The exhilaration on knowing about Jumaid’s visit to the police station and his subsequent narration of events that followed after, between Veda and Jumaid on that fateful Sunday had done much to ephemerally light up her appearance before plunging into a grave knowledge, that the secret her husband painfully nursed, which purposelessly bounced between the three of them was a secret no longer.
‘This secret is safe with us’ Pavil said noting Nehar’s nervous expressions.
She looked distracted ‘Thank you’ she smiled weakly.
‘There are a few things we’d like to clear, just so there’s complete transparency between us, Mrs Sinhal.’ Khar said pragmatically throwing an invisible glance at Pavil whose face was a map of imbecilic fervour.

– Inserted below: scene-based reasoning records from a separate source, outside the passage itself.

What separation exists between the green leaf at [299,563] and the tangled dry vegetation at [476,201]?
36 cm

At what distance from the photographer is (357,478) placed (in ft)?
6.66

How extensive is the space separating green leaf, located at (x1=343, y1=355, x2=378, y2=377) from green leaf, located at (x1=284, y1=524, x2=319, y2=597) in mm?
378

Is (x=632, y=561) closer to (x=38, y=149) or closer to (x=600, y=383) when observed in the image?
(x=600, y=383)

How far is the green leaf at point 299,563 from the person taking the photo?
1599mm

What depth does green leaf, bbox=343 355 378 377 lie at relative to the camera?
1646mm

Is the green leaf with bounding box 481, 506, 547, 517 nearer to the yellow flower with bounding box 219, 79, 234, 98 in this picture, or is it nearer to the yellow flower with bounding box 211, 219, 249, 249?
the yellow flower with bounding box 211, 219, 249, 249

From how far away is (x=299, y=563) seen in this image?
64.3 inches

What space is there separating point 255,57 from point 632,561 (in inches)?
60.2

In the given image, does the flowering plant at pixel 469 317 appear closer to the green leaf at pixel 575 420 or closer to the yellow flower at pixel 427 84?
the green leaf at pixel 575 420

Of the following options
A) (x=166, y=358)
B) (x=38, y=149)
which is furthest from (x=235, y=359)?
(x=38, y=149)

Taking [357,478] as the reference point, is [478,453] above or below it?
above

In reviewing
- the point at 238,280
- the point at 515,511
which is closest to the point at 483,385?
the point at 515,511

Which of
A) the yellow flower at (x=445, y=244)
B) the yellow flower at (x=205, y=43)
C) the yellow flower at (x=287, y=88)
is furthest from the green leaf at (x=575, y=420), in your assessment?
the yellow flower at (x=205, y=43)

‘Anything, just please understand that Veda had nothing to do with any of this. How was he to even know that Sunday would turn into such a nightmare? Such coincidence he got himself into this odd mess..I mean this tragic affair; that you needed his alibi and he could offer you no more than refusal..’
‘yes, indeed’ Khar interrupted uninterested in another echo. He didn’t need a replay of facts that disproved their only theory which helped clear their only suspect. The forensic results were pending, but he saw no reason to pursue the forensics lab anymore.

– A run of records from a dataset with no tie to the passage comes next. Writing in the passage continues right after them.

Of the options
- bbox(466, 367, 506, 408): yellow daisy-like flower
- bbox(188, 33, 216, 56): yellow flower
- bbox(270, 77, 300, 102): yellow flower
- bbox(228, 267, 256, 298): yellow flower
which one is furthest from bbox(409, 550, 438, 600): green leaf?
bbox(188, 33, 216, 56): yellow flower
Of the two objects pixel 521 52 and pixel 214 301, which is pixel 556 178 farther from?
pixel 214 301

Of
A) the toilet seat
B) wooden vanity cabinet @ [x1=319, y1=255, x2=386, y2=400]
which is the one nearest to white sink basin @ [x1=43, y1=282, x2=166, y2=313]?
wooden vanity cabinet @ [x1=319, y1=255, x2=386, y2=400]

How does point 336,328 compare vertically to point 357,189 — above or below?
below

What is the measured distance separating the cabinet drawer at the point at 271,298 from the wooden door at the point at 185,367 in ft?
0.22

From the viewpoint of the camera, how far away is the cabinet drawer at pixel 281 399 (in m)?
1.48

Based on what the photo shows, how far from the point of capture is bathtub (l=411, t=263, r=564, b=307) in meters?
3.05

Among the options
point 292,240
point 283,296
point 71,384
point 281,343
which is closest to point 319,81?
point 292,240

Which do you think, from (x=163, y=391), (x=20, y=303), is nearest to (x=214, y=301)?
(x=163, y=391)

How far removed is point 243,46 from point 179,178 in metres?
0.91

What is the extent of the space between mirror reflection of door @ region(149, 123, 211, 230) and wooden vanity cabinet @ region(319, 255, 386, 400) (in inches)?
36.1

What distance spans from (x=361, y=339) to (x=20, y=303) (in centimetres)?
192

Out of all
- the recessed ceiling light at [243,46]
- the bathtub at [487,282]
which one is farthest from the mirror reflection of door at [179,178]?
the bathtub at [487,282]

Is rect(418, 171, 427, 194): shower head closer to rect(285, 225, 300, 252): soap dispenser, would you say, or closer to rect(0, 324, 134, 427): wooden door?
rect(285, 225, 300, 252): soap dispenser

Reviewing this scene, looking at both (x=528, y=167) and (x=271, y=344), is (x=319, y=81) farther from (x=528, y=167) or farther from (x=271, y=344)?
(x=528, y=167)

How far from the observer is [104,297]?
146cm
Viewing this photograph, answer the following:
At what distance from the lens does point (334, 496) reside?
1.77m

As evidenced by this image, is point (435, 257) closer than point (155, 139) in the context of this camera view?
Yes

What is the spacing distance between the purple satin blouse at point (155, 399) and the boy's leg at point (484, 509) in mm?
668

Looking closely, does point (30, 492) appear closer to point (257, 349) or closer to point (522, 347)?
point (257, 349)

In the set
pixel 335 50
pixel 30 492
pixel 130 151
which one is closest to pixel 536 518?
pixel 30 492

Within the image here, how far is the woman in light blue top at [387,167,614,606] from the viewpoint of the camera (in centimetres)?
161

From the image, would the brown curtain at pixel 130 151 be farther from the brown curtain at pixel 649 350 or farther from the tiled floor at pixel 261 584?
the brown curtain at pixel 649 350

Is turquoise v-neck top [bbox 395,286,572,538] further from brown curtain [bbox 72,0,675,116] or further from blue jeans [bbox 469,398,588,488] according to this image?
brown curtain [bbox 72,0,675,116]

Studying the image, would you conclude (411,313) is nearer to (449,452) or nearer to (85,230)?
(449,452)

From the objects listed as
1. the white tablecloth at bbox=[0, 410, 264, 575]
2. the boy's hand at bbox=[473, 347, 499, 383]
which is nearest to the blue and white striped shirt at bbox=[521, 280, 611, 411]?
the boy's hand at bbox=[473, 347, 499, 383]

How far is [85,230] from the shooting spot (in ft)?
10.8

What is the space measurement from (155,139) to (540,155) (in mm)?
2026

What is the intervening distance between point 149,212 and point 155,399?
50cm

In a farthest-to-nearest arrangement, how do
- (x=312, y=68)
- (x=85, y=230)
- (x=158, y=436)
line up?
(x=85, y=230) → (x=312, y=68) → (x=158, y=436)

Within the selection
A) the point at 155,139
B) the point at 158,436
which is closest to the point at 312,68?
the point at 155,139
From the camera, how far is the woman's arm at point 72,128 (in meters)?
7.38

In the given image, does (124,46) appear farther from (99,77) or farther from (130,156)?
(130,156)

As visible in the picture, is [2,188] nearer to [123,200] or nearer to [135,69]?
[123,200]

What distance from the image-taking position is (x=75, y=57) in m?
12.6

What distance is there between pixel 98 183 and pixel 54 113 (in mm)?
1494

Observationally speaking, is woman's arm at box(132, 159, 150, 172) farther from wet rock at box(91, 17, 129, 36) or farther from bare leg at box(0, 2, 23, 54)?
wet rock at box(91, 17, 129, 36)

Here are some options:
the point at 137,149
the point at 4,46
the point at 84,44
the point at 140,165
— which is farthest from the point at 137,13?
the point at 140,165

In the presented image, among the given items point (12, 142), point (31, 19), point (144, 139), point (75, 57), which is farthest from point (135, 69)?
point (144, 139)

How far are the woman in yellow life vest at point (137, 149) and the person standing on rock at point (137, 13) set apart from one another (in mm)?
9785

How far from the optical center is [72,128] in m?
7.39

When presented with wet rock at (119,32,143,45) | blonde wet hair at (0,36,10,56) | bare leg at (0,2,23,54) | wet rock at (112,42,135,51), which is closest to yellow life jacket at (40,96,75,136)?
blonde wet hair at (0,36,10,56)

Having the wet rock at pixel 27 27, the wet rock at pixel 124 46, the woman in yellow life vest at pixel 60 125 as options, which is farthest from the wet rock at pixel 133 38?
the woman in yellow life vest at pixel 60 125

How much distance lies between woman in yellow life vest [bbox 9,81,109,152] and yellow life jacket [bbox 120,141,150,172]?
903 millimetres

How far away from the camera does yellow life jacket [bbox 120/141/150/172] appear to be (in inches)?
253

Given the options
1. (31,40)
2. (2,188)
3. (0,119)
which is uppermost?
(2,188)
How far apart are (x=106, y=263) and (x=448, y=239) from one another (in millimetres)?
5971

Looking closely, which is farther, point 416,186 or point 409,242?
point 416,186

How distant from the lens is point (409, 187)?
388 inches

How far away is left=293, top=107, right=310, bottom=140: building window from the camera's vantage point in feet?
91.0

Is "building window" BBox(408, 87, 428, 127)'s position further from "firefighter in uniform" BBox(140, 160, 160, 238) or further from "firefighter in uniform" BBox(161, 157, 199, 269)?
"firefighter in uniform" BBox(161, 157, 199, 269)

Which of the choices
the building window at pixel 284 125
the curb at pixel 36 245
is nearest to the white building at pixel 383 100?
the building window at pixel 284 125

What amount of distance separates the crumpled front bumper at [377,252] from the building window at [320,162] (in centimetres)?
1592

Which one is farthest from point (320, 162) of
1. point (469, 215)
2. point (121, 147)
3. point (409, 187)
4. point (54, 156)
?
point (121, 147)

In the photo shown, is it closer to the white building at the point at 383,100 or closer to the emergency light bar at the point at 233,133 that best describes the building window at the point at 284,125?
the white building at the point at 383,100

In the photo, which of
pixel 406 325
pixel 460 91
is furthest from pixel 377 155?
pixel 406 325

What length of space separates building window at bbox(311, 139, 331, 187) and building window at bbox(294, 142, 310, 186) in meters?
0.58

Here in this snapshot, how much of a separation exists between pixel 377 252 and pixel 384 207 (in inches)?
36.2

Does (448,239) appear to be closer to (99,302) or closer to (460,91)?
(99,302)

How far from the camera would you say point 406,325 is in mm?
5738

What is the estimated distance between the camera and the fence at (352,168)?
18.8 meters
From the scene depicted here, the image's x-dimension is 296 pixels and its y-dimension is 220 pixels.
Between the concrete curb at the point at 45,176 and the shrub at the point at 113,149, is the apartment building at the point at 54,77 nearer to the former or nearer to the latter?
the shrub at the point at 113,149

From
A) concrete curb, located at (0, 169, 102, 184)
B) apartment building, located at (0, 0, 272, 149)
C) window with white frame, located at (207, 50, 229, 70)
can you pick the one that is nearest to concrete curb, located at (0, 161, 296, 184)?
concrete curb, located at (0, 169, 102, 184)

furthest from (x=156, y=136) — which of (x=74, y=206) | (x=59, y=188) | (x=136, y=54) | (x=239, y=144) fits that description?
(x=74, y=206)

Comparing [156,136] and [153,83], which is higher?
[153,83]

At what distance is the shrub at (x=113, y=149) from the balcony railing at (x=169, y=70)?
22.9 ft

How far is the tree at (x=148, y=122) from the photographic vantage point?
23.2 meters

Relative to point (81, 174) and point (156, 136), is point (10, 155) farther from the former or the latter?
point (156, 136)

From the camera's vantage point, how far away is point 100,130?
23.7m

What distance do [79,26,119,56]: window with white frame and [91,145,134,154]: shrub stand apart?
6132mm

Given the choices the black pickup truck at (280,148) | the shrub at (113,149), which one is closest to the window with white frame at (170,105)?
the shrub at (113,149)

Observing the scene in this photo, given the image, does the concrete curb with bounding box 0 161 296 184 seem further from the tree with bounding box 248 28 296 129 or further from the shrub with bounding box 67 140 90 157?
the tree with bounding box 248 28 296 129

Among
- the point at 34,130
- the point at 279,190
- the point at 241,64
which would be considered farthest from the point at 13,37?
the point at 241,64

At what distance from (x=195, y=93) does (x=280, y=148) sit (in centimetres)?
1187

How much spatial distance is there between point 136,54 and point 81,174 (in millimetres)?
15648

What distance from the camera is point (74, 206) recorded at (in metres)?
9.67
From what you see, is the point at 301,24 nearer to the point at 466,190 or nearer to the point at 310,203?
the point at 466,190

He looked at her a long moment, before deciding that she was indeed a rather beautiful woman, even if not the most honest kinds, and maybe he was thinking too much into it but funny that she should use the word coincidence.
‘Mr Wasim was rather vehement about his understanding that you implicitly hated him’ Khar continued.
Nehar blinked slowly as though exacerbated by that name. ‘No matter how certain he may have seemed about this almost accurate hypothesis, I doubt even Mr Wasim has the vocabulary to meticulously detail my hatred in appropriate words.
Hating perhaps is too weak a word for the fantastically extravagant loathing I preserve for him’
Pavil’s heart had leapt with joy and probably shone out of his eyes for at that moment Nehar gave him a knowing smile, and all was indeed well in the world for him, or even if he did imagine it, she’d hated Jumaid and rightly so.
‘You need only guess my reasons for despising him’ She continued in her silky voice. The painful depths apparent on her face a few days ago were slowly creasing over by her identifiable intractable attraction.
‘Not only was he having an affair with my husband, but he also never bothered to even once, think about Veda’s reputation. My husband’s a reputable family man, an illustrious name with a wife and a child, not some adulterer who spends nights in sleazy hotels’ she paused, letting a grieved smirk linger on her face ‘and yet, that is exactly what my husband was, or is, rather. He put his entire career and family life at stake for that spineless human waste.’ Nehar was furious in her calmness.
Pavil had been raising his eyebrows ever since Nehar started talking and now he realized his eyebrows couldn’t find a way any further down the back of his spine.
Why did she look like she was putting an act? Khar was unable to sidestep the little performance of a lamenting faithful wife that she was trying to be, or was she?
‘And yet, you’ve been dedicated to him, Loyally might I add, distressing over his commitment to save Mr Wasim’s name and face’ Khar needled her.
‘It was distressing, yes, but not out of jealousy, nor out of the goodness of my heart, I assure you’ Nehar leaned back on her chair, bringing out a gold cigarette case, much like Veda’s with her initials stylishly emblazoned in tiny crystals.
Pavil couldn’t stand to look at those cigarettes anymore. Did anyone know the kind of pressure they put on him, was anyone aware that they were found at the crime scene?
He kept these thoughts to himself and affixed his heart on Nehar’s smile that was deliciously enriching her features as she spoke.
She blew out a thin stream of spicy smoke and drew in a deep breath. ’You’re aware of the family I belong to?’
Pavil’s nonsensical nod and mute agreement to everything she said was annoying Khar.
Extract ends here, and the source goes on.